• _DOCUMENT EXCERPT_
---+---
Cole Barnhill has always written like a guy who’s paying attention — to the cracks in the sidewalk, the tone in a room, the things most folks scroll past. Long before this EP, Cole was already building a reputation for songs that don’t posture or polish themselves up for radio. His earlier work leaned into reflection and restraint, letting the weight sit where it falls instead of forcing a chorus to save it.

Now he drops Everything You Hate, a six-song collection that feels less like a release and more like a carefully stacked pile of truths. Each track feeds the next — no filler, no wasted space — just a tight compilation that understands exactly what it is and refuses to be anything else. That’s the genius of it. It’s curated, not cranked out. Thoughtful without being soft.

The older I get, the list of things I hate keeps getting longer. Haters never seem to run out of breath. But finding the beauty inside those irritations — that’s where the heart and soul come alive. Ray Wylie Hubbard said it best: the days I keep my gratitude higher than my expectations are really good days. This EP feels like a reminder of that truth.

This ain’t rock, and it damn sure ain’t country. It’s something better — honest. The world as I know it, right here, right now. And Cole Barnhill captures it without flinching.

Clay Street Unit Sam Walker- Sin and Squalor

There’s a sound rolling in lately that feels familiar but won’t sit still — like bluegrass that learned how to drink electric coffee and stay out past midnight. That’s where we find Sam Walker, frontman and road captain for Clay Street Unit.

Sam doesn’t sound like he studied the rulebook — sounds more like he lost it somewhere between a back porch and a barroom stage. The bones of this thing are old: bluegrass runs, folk storytelling, front-porch harmonies. But Clay Street Unit plugs it in, leans into the throttle, and lets it scrape sparks. It’s roots music that knows the past but ain’t scared of the present.

They’ve got a new album on deck called Sin and Squalor, and if the early singles are any indication, this one’s gonna live somewhere between redemption and bad decisions — my favorite neighborhood. A few tracks are already out in the wild, and I’ll tell you this: I sat down to “check one out” and next thing I knew I was lost down the Newgrass rabbit hole, nodding my head like I missed my exit on purpose.
---+---
• _MATERIALS PROVIDED_
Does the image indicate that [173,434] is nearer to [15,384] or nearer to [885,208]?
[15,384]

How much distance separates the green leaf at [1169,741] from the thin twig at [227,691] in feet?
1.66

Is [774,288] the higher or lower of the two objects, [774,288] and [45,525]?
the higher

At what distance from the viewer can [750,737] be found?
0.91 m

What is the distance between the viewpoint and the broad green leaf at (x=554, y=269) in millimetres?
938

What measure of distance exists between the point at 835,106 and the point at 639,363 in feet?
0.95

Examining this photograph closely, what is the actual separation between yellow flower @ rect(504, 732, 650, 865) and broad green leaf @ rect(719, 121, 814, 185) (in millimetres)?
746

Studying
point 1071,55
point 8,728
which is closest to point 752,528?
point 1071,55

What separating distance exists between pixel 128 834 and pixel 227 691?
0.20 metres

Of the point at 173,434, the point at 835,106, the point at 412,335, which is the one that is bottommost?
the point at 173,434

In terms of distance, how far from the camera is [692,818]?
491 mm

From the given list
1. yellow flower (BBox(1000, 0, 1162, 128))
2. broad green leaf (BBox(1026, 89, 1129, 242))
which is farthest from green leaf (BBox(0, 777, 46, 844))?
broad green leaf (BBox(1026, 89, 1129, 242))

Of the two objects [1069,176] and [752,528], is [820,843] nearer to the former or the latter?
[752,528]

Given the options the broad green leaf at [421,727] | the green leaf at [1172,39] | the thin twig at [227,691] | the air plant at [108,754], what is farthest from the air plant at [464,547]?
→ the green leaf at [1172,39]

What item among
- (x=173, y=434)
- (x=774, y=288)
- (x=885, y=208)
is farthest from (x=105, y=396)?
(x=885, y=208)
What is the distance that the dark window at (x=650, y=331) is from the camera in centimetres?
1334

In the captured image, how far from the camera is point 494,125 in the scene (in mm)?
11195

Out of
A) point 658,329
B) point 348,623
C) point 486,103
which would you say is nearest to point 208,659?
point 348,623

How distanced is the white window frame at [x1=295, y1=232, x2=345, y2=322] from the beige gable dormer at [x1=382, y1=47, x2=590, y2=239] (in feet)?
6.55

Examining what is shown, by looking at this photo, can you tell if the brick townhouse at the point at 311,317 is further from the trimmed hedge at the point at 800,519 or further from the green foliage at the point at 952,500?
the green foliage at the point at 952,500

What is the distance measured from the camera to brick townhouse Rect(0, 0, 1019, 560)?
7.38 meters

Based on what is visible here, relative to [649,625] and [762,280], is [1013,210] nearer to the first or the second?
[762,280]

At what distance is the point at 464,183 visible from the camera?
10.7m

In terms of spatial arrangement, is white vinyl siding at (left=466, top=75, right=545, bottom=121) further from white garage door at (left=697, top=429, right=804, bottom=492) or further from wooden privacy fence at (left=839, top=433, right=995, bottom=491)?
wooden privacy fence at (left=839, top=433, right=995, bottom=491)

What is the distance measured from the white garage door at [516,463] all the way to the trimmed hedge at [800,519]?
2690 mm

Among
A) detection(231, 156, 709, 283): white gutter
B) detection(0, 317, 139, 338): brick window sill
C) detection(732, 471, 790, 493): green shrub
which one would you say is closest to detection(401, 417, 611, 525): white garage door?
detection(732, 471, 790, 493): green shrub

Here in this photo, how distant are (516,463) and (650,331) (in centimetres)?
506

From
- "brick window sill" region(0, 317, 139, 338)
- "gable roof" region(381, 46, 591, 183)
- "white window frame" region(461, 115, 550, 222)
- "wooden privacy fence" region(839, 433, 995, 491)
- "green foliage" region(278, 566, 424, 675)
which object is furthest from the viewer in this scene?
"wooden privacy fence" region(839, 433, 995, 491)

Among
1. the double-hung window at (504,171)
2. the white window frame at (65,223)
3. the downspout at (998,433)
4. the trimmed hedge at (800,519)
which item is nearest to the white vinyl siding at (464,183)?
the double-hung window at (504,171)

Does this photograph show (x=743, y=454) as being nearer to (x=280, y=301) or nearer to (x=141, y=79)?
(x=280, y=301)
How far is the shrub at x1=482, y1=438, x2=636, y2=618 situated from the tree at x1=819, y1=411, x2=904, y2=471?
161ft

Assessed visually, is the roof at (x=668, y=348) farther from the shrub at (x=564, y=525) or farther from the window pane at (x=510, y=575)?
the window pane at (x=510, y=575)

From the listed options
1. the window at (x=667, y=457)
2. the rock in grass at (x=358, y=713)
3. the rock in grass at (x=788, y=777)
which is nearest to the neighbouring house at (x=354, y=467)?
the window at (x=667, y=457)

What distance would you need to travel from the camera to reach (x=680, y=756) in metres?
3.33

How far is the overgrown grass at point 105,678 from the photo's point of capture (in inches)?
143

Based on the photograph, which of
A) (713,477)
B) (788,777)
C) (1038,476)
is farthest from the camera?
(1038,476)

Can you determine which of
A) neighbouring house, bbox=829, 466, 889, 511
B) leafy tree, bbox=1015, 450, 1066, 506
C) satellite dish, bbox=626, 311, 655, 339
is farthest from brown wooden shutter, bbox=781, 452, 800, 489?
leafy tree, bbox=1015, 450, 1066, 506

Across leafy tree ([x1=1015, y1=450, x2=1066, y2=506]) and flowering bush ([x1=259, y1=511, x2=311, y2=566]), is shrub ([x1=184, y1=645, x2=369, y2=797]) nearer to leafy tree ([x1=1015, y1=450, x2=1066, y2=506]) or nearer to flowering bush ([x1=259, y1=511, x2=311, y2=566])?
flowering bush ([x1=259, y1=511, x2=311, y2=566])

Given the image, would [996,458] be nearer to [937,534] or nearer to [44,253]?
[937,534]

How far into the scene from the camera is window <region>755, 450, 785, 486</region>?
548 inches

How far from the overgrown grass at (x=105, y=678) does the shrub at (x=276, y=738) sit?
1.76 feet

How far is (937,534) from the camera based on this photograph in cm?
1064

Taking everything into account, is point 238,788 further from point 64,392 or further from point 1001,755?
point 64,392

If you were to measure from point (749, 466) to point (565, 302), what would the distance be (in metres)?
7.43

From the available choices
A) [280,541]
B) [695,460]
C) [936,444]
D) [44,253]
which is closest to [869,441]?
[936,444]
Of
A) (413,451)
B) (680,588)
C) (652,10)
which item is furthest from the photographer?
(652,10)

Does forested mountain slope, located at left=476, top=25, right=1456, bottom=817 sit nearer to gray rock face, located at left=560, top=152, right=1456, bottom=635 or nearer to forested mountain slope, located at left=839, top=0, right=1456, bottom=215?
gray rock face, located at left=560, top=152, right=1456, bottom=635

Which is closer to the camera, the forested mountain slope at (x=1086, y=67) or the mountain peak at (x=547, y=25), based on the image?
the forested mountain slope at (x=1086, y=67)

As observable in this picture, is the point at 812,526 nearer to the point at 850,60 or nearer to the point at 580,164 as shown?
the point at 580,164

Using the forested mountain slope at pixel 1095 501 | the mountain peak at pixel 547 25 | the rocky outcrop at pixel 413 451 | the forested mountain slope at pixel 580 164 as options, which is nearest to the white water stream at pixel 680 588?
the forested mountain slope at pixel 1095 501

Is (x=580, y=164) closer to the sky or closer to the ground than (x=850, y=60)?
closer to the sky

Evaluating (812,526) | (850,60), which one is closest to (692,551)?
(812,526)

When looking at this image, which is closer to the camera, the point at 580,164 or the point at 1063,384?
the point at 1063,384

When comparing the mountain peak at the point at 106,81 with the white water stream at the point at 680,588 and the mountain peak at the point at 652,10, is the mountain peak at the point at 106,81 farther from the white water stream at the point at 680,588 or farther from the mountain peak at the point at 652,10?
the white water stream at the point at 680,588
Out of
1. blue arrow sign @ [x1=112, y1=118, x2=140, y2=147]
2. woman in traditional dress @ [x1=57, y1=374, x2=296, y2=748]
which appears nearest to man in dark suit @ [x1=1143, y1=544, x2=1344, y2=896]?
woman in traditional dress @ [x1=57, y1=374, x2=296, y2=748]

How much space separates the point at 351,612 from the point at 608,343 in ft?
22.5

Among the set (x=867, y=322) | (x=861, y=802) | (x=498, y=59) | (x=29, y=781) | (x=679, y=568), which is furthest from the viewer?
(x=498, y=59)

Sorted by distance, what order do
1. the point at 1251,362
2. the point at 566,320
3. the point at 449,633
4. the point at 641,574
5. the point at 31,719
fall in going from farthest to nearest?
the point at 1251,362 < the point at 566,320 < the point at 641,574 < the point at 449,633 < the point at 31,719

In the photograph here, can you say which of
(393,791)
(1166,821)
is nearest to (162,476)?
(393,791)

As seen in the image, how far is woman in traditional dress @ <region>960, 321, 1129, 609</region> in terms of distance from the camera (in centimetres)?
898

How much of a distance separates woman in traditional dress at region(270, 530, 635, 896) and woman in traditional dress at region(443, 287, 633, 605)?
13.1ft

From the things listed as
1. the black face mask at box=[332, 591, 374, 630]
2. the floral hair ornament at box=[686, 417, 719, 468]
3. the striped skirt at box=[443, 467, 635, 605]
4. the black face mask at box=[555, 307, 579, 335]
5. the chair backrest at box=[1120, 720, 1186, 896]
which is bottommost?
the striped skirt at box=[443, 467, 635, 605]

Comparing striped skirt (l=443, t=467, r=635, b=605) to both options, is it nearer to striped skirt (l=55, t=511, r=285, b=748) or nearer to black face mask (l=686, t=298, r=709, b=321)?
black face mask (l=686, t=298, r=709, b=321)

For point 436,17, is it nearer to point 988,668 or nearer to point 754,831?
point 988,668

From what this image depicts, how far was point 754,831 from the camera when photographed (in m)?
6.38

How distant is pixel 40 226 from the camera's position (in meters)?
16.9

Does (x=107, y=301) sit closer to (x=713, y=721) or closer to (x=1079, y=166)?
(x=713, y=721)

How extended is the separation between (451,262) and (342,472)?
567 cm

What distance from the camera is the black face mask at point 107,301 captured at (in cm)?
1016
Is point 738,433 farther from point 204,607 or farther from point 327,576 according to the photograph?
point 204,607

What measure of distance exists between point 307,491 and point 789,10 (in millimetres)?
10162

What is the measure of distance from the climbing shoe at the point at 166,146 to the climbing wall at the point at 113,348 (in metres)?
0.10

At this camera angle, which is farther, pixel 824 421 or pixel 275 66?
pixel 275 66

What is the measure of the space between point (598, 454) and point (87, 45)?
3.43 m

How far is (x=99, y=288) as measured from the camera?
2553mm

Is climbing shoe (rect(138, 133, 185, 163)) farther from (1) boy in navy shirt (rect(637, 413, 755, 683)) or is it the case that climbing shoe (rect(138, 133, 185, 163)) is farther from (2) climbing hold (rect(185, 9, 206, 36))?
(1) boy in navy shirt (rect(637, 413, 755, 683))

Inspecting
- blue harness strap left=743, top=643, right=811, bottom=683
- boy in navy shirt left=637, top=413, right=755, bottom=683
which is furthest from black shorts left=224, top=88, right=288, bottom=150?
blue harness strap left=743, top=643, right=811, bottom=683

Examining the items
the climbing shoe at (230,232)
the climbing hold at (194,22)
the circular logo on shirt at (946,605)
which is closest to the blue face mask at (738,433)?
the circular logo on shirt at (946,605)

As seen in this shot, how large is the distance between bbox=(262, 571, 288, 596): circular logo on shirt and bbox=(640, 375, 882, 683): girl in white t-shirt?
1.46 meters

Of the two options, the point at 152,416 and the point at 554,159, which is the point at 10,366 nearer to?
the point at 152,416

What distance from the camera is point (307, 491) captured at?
---+---
• _TASK INSTRUCTIONS_
**A.** Recast a stretch of the rows as a JSON list of strings, one string per line, with blank lines omitted. Begin at the row line containing "At this camera" and stop after the line containing "1.46 meters".
**B.** Continue the music review from the point where it ends.
The music review and the rows are unrelated and should be treated as separate material.

• _RESPONSES_
**A.**
[
  "At this camera angle, which is farther, pixel 824 421 or pixel 275 66?",
  "pixel 275 66",
  "What is the measure of the space between point (598, 454) and point (87, 45)?",
  "3.43 m",
  "How far is (x=99, y=288) as measured from the camera?",
  "2553mm",
  "Is climbing shoe (rect(138, 133, 185, 163)) farther from (1) boy in navy shirt (rect(637, 413, 755, 683)) or is it the case that climbing shoe (rect(138, 133, 185, 163)) is farther from (2) climbing hold (rect(185, 9, 206, 36))?",
  "(1) boy in navy shirt (rect(637, 413, 755, 683))",
  "Inspecting",
  "- blue harness strap left=743, top=643, right=811, bottom=683",
  "- boy in navy shirt left=637, top=413, right=755, bottom=683",
  "which is furthest from black shorts left=224, top=88, right=288, bottom=150?",
  "blue harness strap left=743, top=643, right=811, bottom=683",
  "Examining the items",
  "the climbing shoe at (230,232)",
  "the climbing hold at (194,22)",
  "the circular logo on shirt at (946,605)",
  "which is closest to the blue face mask at (738,433)?",
  "the circular logo on shirt at (946,605)",
  "As seen in this shot, how large is the distance between bbox=(262, 571, 288, 596): circular logo on shirt and bbox=(640, 375, 882, 683): girl in white t-shirt?",
  "1.46 meters"
]

**B.**
There’s motion in these songs. Fiddle lines that don’t ask permission. Rhythm sections that push instead of politely escort. Lyrics that feel lived-in — not polished to death, not pretending to be something they’re not. That’s Sam’s voice leading the charge, steady and human, like he’s telling you a story he remembers because it happened, not because he wrote it down.

Sin and Squalor already feels like one of those records you don’t just hear — you end up inside it. If this is where Clay Street Unit is headed, I’m fine riding shotgun and seeing where the road bends next.

Pancho’s Picks

— follow the sound, trust the drift 🎶

Red Shahan — “Cotton Fire”

Red Shahan dropped Cotton Fire and it ain’t a feel-good tune for the porch swing crowd. This one’s a scorched-earth story about a man pushed past his breaking point — prices squeezed by the government, debts stacking like busted fence posts, and an insurance man who somehow comes out smelling like money.

It’s hard livin’ on hard land.

Wind-burnt rows, red dirt under your nails, and no soft landing when the numbers quit working. So the match gets struck, the cotton goes up, and that quiet little voice says let that sucker burn.

Shahan doesn’t preach it — he just tells it straight. Same way West Texas tells you the truth: no shade, no mercy, no apologies. Flames licking the sky while a man watches everything he built turn to smoke… and maybe, just maybe, feels lighter for a second.

That’s Cotton Fire.

Not a song about arson — a song about pressure.

With Heaven on Top — first-listen thoughts before the shine dulls

Zach Bryan is flat-out on fire with this new record.

Yeah, I’ll lump him in with some of that other Nashville trash from time to time — guilty — but that’s lazy on my part and unfair to what the man actually does.

Because here’s the truth:

Zach writes like somebody who’s lived it. No rhinestone filter, no committee-approved chorus, no fake drawl for radio. Just busted knuckles, bad decisions, good intentions, and melodies that feel like they were scribbled on a bar napkin at 1:47 a.m. because they had to come out.

You don’t accidentally write songs like that.

That’s instinct. That’s honesty. That’s a songwriter doing damage in the atmosphere.

With Heaven on Top doesn’t feel like a “release.”It feels like a dump truck backed up to the heart and somebody yanked the gate. This album is long, it’s heavy, it’s messy in spots — and that’s exactly why it works.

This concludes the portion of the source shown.